Wednesday, April 04, 2007

What no MOOSE?

I promised myself I wasn't going to do this again, but I have one more, one more reason why the option of even having DISTINCT/LOOSE/CHOOSE in SPARQL is a bad idea. Part of this is stimulated because once more I'm sitting next to people trying to make the Semantic Web work and from my perspective SPARQL is letting them down.

It's not a new reason, it's one I wrote in 2004 which offers a pretty good reason why having this as an optional feature doesn't make sense for RDF:

"The other issue with the SPARQL is the lack of an implicit distinct. In my understanding of SQL, DISTINCT is optional because if your queries work on normalized data and joins are based on distinct keys then the returned results cannot be duplicated. If your query works on rows with repeated values on the same column then you apply DISTINCT.

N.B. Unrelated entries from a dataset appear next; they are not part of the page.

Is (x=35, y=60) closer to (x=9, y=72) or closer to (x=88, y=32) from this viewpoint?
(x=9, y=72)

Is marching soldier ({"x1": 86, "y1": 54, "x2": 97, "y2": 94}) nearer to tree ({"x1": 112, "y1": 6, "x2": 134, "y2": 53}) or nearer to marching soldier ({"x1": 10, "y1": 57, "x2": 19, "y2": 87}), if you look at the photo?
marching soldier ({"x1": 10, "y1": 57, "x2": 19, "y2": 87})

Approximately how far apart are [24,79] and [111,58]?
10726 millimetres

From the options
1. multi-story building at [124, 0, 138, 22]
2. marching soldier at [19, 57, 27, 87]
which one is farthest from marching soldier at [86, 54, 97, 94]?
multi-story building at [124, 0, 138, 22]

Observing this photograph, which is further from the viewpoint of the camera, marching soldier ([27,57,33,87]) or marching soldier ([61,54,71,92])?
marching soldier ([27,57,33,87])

In RDF's data model there isn't really this problem of duplicated data and normalization. SPARQL has the idea of matching statements in the graph. From my understanding, RDF's data model doesn't support the idea of multiple subject, predicates and/or objects with the same values.

In other words, it only seems valid that if a query matches one result in the graph it should return that one unique result not repeated multiple results."

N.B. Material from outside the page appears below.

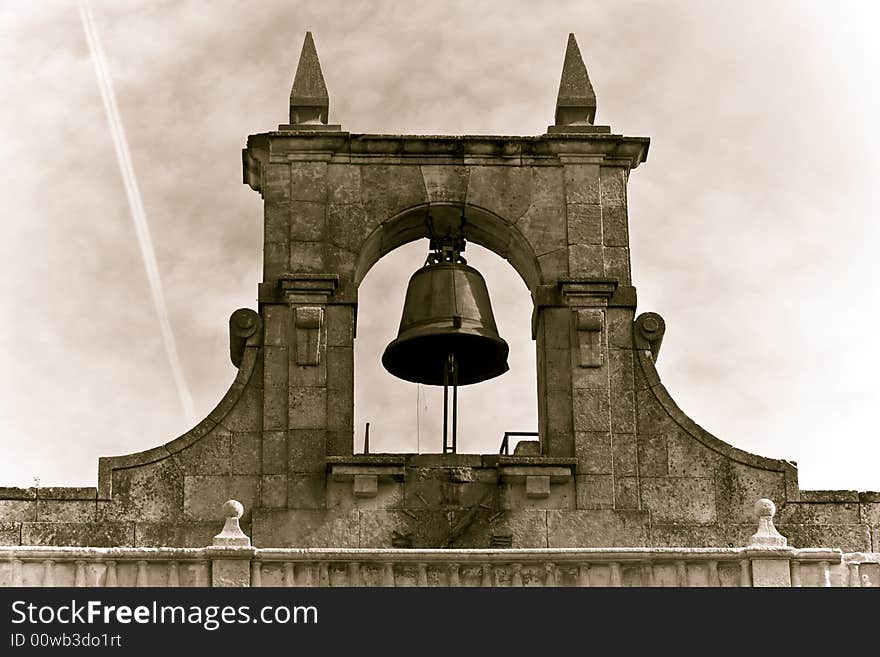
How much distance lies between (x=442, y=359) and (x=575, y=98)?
348cm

This is on top of the other reasons I came up in "Bagging SPARQL". This could actually be seen as further discussion from the the initial response I got. Among other things, it was said that duplicates could arise by querying multiple graphs. I'd argue that forced distinct values provide the context to effectively count (or perform other aggregate values) across these multiple graphs.

It's three years on and they couldn't even allows users to declaratively count the number of statements in this mystical, future web of data.

1 comment:

Andrew said...

Relational projection - no there are no duplicates. SELECT - yes there is.

As for UNION, the UNION of two sets is still a set, so again no duplicates. Again, SQL UNION is bunk.

SQL has all of these incosistencies like AVG vs SUM or UNION vs JOIN which makes no sense on one based on the relational model let alone one based on RDF.